### What you should do
What you return must match the records exactly, line for line.

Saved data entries

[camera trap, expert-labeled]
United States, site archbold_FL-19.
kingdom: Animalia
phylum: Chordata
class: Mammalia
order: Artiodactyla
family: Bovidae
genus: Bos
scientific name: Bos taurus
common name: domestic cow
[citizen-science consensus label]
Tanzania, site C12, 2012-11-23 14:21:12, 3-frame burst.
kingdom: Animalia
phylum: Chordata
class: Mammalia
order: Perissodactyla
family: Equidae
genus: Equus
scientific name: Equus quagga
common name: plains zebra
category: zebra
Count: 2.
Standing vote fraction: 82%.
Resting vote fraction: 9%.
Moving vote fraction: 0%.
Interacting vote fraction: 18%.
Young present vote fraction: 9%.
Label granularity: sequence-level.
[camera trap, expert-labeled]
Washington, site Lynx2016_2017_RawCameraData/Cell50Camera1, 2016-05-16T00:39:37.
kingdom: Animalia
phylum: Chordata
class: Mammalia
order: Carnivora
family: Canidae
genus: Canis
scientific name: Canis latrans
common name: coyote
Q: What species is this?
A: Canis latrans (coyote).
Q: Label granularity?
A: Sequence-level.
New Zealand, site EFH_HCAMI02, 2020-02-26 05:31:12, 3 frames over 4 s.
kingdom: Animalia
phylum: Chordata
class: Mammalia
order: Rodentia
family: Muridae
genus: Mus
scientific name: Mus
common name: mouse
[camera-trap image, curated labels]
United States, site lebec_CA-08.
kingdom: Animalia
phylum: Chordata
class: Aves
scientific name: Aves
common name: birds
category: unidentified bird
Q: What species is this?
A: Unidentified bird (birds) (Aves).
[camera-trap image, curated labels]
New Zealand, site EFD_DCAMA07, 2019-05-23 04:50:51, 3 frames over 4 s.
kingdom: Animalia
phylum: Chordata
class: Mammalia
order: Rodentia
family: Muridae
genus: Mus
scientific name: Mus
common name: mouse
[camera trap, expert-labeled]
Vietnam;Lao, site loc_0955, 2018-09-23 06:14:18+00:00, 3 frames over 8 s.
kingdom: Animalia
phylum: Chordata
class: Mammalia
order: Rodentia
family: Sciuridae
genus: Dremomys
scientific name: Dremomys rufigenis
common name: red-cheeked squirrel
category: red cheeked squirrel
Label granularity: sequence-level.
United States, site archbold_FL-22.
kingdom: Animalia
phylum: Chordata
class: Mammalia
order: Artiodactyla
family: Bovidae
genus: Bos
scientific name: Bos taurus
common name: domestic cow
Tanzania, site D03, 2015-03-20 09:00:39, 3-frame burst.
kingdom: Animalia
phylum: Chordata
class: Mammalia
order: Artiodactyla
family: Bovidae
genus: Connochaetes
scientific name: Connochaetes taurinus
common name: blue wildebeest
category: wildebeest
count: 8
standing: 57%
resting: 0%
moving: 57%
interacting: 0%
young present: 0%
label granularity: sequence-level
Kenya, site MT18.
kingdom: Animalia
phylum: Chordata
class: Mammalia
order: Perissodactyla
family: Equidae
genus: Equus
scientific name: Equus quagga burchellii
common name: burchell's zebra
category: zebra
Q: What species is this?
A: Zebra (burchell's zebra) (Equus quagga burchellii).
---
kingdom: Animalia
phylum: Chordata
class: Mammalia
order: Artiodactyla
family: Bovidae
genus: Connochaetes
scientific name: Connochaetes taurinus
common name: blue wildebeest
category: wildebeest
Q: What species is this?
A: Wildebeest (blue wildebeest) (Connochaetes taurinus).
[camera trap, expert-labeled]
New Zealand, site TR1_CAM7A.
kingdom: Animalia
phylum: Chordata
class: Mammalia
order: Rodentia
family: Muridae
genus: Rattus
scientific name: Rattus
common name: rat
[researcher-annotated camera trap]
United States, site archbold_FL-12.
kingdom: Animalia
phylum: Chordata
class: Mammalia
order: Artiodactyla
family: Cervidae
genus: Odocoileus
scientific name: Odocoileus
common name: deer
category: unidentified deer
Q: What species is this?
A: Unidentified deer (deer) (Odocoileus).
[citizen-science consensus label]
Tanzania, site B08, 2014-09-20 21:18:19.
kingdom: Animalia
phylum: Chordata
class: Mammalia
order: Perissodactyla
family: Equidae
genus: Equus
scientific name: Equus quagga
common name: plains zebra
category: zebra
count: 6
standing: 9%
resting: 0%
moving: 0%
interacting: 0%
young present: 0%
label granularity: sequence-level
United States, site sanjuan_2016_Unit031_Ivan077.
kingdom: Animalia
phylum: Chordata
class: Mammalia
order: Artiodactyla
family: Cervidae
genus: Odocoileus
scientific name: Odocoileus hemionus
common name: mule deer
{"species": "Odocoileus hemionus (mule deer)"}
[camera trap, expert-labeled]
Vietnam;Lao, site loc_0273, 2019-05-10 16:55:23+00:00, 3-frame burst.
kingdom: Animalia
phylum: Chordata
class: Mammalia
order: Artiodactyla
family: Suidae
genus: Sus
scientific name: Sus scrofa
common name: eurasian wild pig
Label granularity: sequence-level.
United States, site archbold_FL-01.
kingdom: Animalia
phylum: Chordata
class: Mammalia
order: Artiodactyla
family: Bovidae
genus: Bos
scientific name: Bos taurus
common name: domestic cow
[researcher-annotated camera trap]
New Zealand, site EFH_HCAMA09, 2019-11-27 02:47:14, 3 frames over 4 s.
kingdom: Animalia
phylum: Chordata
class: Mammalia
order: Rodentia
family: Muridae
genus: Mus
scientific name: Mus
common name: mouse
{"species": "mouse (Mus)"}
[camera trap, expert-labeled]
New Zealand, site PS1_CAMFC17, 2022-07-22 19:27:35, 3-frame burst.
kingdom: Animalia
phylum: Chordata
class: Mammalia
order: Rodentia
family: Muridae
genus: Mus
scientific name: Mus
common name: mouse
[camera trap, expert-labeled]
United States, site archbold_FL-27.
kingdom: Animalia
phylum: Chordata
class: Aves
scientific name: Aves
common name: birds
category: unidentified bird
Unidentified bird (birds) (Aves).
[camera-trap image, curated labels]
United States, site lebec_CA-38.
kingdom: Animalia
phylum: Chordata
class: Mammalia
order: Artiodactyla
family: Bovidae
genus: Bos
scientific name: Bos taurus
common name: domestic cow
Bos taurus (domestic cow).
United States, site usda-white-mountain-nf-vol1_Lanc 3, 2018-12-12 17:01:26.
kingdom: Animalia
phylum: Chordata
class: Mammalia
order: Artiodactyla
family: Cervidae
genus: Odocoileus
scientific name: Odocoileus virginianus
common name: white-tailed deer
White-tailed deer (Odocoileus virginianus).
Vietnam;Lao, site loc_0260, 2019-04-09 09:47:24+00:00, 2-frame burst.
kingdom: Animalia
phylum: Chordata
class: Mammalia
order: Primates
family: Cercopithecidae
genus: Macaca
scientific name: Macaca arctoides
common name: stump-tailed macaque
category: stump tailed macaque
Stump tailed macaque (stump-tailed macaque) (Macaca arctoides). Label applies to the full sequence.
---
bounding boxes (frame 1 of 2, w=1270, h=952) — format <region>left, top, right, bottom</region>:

### Solution to this exercise
[camera trap, expert-labeled]
United States, site archbold_FL-19.
kingdom: Animalia
phylum: Chordata
class: Mammalia
order: Artiodactyla
family: Bovidae
genus: Bos
scientific name: Bos taurus
common name: domestic cow
[citizen-science consensus label]
Tanzania, site C12, 2012-11-23 14:21:12, 3-frame burst.
kingdom: Animalia
phylum: Chordata
class: Mammalia
order: Perissodactyla
family: Equidae
genus: Equus
scientific name: Equus quagga
common name: plains zebra
category: zebra
Count: 2.
Standing vote fraction: 82%.
Resting vote fraction: 9%.
Moving vote fraction: 0%.
Interacting vote fraction: 18%.
Young present vote fraction: 9%.
Label granularity: sequence-level.
[camera trap, expert-labeled]
Washington, site Lynx2016_2017_RawCameraData/Cell50Camera1, 2016-05-16T00:39:37.
kingdom: Animalia
phylum: Chordata
class: Mammalia
order: Carnivora
family: Canidae
genus: Canis
scientific name: Canis latrans
common name: coyote
Q: What species is this?
A: Canis latrans (coyote).
Q: Label granularity?
A: Sequence-level.
New Zealand, site EFH_HCAMI02, 2020-02-26 05:31:12, 3 frames over 4 s.
kingdom: Animalia
phylum: Chordata
class: Mammalia
order: Rodentia
family: Muridae
genus: Mus
scientific name: Mus
common name: mouse
[camera-trap image, curated labels]
United States, site lebec_CA-08.
kingdom: Animalia
phylum: Chordata
class: Aves
scientific name: Aves
common name: birds
category: unidentified bird
Q: What species is this?
A: Unidentified bird (birds) (Aves).
[camera-trap image, curated labels]
New Zealand, site EFD_DCAMA07, 2019-05-23 04:50:51, 3 frames over 4 s.
kingdom: Animalia
phylum: Chordata
class: Mammalia
order: Rodentia
family: Muridae
genus: Mus
scientific name: Mus
common name: mouse
[camera trap, expert-labeled]
Vietnam;Lao, site loc_0955, 2018-09-23 06:14:18+00:00, 3 frames over 8 s.
kingdom: Animalia
phylum: Chordata
class: Mammalia
order: Rodentia
family: Sciuridae
genus: Dremomys
scientific name: Dremomys rufigenis
common name: red-cheeked squirrel
category: red cheeked squirrel
Label granularity: sequence-level.
United States, site archbold_FL-22.
kingdom: Animalia
phylum: Chordata
class: Mammalia
order: Artiodactyla
family: Bovidae
genus: Bos
scientific name: Bos taurus
common name: domestic cow
Tanzania, site D03, 2015-03-20 09:00:39, 3-frame burst.
kingdom: Animalia
phylum: Chordata
class: Mammalia
order: Artiodactyla
family: Bovidae
genus: Connochaetes
scientific name: Connochaetes taurinus
common name: blue wildebeest
category: wildebeest
count: 8
standing: 57%
resting: 0%
moving: 57%
interacting: 0%
young present: 0%
label granularity: sequence-level
Kenya, site MT18.
kingdom: Animalia
phylum: Chordata
class: Mammalia
order: Perissodactyla
family: Equidae
genus: Equus
scientific name: Equus quagga burchellii
common name: burchell's zebra
category: zebra
Q: What species is this?
A: Zebra (burchell's zebra) (Equus quagga burchellii).
---
kingdom: Animalia
phylum: Chordata
class: Mammalia
order: Artiodactyla
family: Bovidae
genus: Connochaetes
scientific name: Connochaetes taurinus
common name: blue wildebeest
category: wildebeest
Q: What species is this?
A: Wildebeest (blue wildebeest) (Connochaetes taurinus).
[camera trap, expert-labeled]
New Zealand, site TR1_CAM7A.
kingdom: Animalia
phylum: Chordata
class: Mammalia
order: Rodentia
family: Muridae
genus: Rattus
scientific name: Rattus
common name: rat
[researcher-annotated camera trap]
United States, site archbold_FL-12.
kingdom: Animalia
phylum: Chordata
class: Mammalia
order: Artiodactyla
family: Cervidae
genus: Odocoileus
scientific name: Odocoileus
common name: deer
category: unidentified deer
Q: What species is this?
A: Unidentified deer (deer) (Odocoileus).
[citizen-science consensus label]
Tanzania, site B08, 2014-09-20 21:18:19.
kingdom: Animalia
phylum: Chordata
class: Mammalia
order: Perissodactyla
family: Equidae
genus: Equus
scientific name: Equus quagga
common name: plains zebra
category: zebra
count: 6
standing: 9%
resting: 0%
moving: 0%
interacting: 0%
young present: 0%
label granularity: sequence-level
United States, site sanjuan_2016_Unit031_Ivan077.
kingdom: Animalia
phylum: Chordata
class: Mammalia
order: Artiodactyla
family: Cervidae
genus: Odocoileus
scientific name: Odocoileus hemionus
common name: mule deer
{"species": "Odocoileus hemionus (mule deer)"}
[camera trap, expert-labeled]
Vietnam;Lao, site loc_0273, 2019-05-10 16:55:23+00:00, 3-frame burst.
kingdom: Animalia
phylum: Chordata
class: Mammalia
order: Artiodactyla
family: Suidae
genus: Sus
scientific name: Sus scrofa
common name: eurasian wild pig
Label granularity: sequence-level.
United States, site archbold_FL-01.
kingdom: Animalia
phylum: Chordata
class: Mammalia
order: Artiodactyla
family: Bovidae
genus: Bos
scientific name: Bos taurus
common name: domestic cow
[researcher-annotated camera trap]
New Zealand, site EFH_HCAMA09, 2019-11-27 02:47:14, 3 frames over 4 s.
kingdom: Animalia
phylum: Chordata
class: Mammalia
order: Rodentia
family: Muridae
genus: Mus
scientific name: Mus
common name: mouse
{"species": "mouse (Mus)"}
[camera trap, expert-labeled]
New Zealand, site PS1_CAMFC17, 2022-07-22 19:27:35, 3-frame burst.
kingdom: Animalia
phylum: Chordata
class: Mammalia
order: Rodentia
family: Muridae
genus: Mus
scientific name: Mus
common name: mouse
[camera trap, expert-labeled]
United States, site archbold_FL-27.
kingdom: Animalia
phylum: Chordata
class: Aves
scientific name: Aves
common name: birds
category: unidentified bird
Unidentified bird (birds) (Aves).
[camera-trap image, curated labels]
United States, site lebec_CA-38.
kingdom: Animalia
phylum: Chordata
class: Mammalia
order: Artiodactyla
family: Bovidae
genus: Bos
scientific name: Bos taurus
common name: domestic cow
Bos taurus (domestic cow).
United States, site usda-white-mountain-nf-vol1_Lanc 3, 2018-12-12 17:01:26.
kingdom: Animalia
phylum: Chordata
class: Mammalia
order: Artiodactyla
family: Cervidae
genus: Odocoileus
scientific name: Odocoileus virginianus
common name: white-tailed deer
White-tailed deer (Odocoileus virginianus).
Vietnam;Lao, site loc_0260, 2019-04-09 09:47:24+00:00, 2-frame burst.
kingdom: Animalia
phylum: Chordata
class: Mammalia
order: Primates
family: Cercopithecidae
genus: Macaca
scientific name: Macaca arctoides
common name: stump-tailed macaque
category: stump tailed macaque
Stump tailed macaque (stump-tailed macaque) (Macaca arctoides). Label applies to the full sequence.
---
bounding boxes (frame 1 of 2, w=1270, h=952) — format <region>left, top, right, bottom</region>:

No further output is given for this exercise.